** Auszug **
****

IH-Dokumentenmanagement

Ohne professionelle EDV kaum denkbar

Möchten Sie im Störungsfall alle dafür relevanten Dokumente/ Zeichnungen auf Knopfdruck verfügbar haben, um Stillstandzeiten zu reduzieren? Ohne ein effizientes Dokumentenverwaltungssystem wird das nicht möglich sein. Das lässt sich jedoch nur mit entsprechender IT-Einbindung erreichen.

Damit Instandhalter ihre Instandhaltungsaufgaben durchführen können, benötigen Sie neben Material, Ersatzteilen und Werkzeug auch jede Menge Informationen und Dokumentationen wie z.B. Pläne, Bescheide, Stücklisten, Protokolle etc. Diese Informationen und Dokumente sind in verschiedenen IT-Systemen verfügbar oder liegen in Papierform vor.

Im Folgenden soll beschrieben werden, welche Anforderungen an die Dokumentation und deren Verwaltung - speziell für die Aufgaben in der Instandhaltung - gestellt werden und welche Nutzenpotentiale in einer gut geführten digitalen Dokumentation stecken.

Der Ist-Zustand

Folgende Ausgangssituation ist beim Grossteil der Unternehmen im Bereich der Dokumentation bzw. Dokumentenverwaltung in der Instandhaltung vorzufinden:

  • Dokumente (Zeichnungen, Textdokumente, Tabellen/Listen sind in Papierform in Ordnern abgelegt;
  • IH- und Anlagenrelevante eMails mit Attachments werden in einem eMail-System verwaltet;
  • ein Teil der Dokumente (vor allem neueren Datums) sind im EDV-System (Windows Explorer) abgelegt.
  • Zusätzliche Problematik: Unklare Ablagestrukturen führen zu

Mehrfachspeicherungen von Dokumenten und fehlerhafter Versionierung, Änderungen werden nicht an allen Ablageorten konsequent durchgeführt.

  • Diese Unsicherheit führt im Bedarfsfall zur Ist-Aufnahme eines Anlagenteils vor Ort.

****

** Erfasste Angaben **

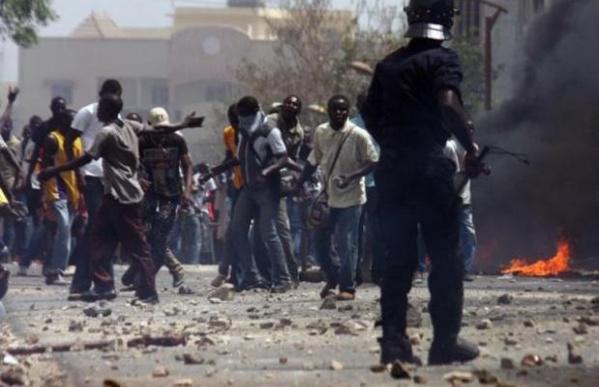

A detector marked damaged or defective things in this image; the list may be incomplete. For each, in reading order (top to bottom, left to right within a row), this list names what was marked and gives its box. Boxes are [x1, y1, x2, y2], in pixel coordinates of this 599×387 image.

damaged pavement [1, 266, 599, 386]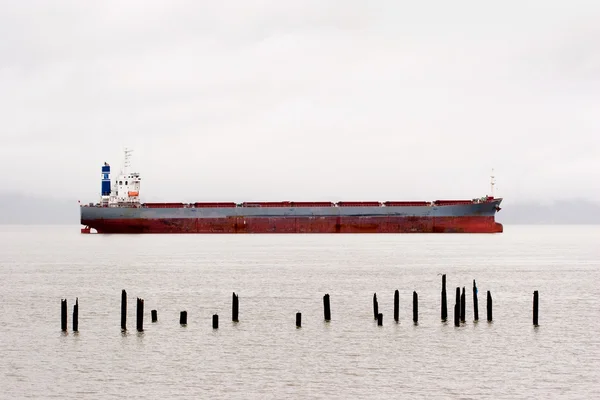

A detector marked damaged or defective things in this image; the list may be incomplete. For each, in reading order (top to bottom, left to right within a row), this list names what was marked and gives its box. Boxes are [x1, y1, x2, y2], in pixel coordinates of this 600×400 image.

rusty hull paint [86, 216, 504, 234]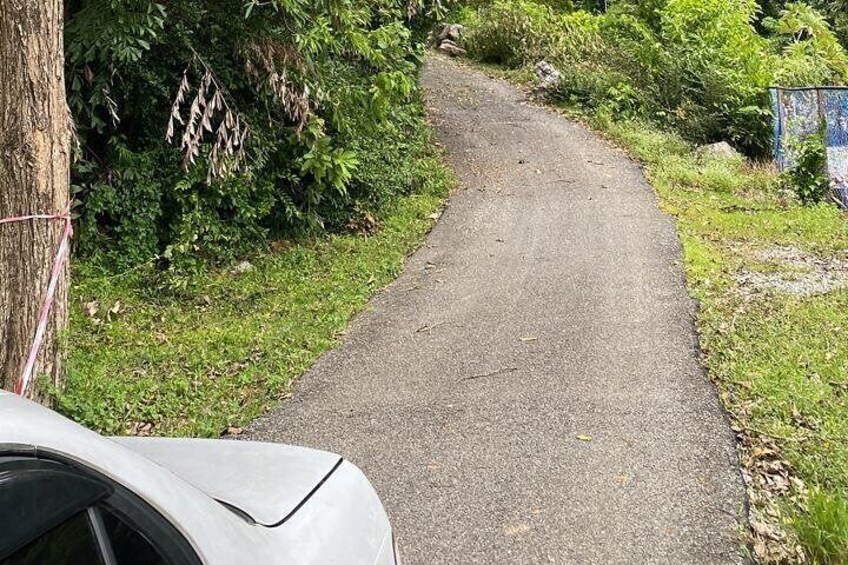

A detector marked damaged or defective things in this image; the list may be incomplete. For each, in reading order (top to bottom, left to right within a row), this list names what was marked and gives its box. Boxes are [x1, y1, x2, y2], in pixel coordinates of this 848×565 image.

weathered pavement crack [248, 56, 744, 564]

****

** Gestellte Aufgabe **
Setzen Sie den Auszug zum Dokumentenmanagement in der Instandhaltung nach seinem letzten Satz fort.

** Antwort zur Übung **
  • Der Grossteil der Dokumente wird von Zulieferern geliefert. Nur für wichtige bzw. kritische Anlagenteile wird die Dokumentation in eine ʹbetreibergerechteʹ Dokumentation übergeführt und laufend aktualisiert.
  • Die Zuständigkeiten/Verantwortung für die Erstellung von Dokumenten bzw. für die Übernahme der Informationen von den Lieferanten ist nicht ausreichend definiert.

 Der Soll-Zustand

Es besteht im Allgemeinen die Ansicht, dass ein Dokumentenverwaltungssystem (DMS) in erster Linie Dokumente archiviert. Dies ist zwar nach wie vor eine wichtige Funktion, aber moderne DMS leisten wesentlich mehr. Ein DMS soll die für den Betrieb und die Instandhaltung wesentlichen Geschäftsprozesse unterstützen (z. B.: Workflow mit Benachrichtigung, Terminverfolgung, Aufgabenverwaltung und -kontrollen etc.).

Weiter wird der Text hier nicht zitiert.